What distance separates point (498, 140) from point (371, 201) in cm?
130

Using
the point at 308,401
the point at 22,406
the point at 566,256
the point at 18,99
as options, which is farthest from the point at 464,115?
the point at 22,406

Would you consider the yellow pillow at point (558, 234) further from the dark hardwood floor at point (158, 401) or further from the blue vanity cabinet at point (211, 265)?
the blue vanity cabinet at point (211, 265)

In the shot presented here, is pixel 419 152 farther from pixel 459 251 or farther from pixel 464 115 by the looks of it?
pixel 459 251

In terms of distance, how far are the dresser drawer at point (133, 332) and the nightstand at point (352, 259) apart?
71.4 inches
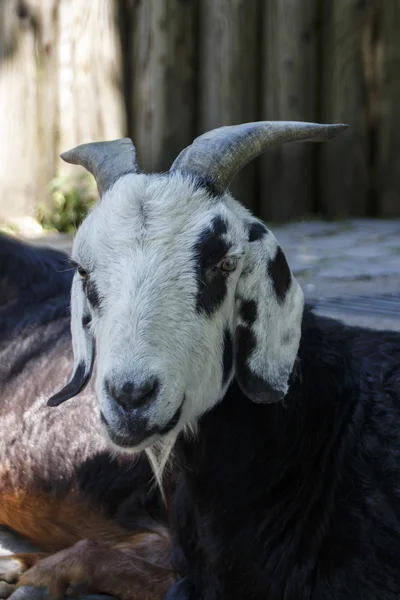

■ DIRECTIONS
Please write out all of the items above word for word, leaving out the picture.

■ EXERCISE OUTPUT
What distance separates point (498, 140) from point (371, 201) in cm?
130

Using
the point at 308,401
the point at 22,406
the point at 566,256
the point at 18,99
as options, which is farthest from the point at 464,115?
the point at 22,406

Would you consider the yellow pillow at point (558, 234) further from the dark hardwood floor at point (158, 401) or further from the blue vanity cabinet at point (211, 265)?
the blue vanity cabinet at point (211, 265)

In the shot presented here, is pixel 419 152 farther from pixel 459 251 or farther from pixel 464 115 by the looks of it?
pixel 459 251

In terms of distance, how far are the dresser drawer at point (133, 332) and the nightstand at point (352, 259) apart?
71.4 inches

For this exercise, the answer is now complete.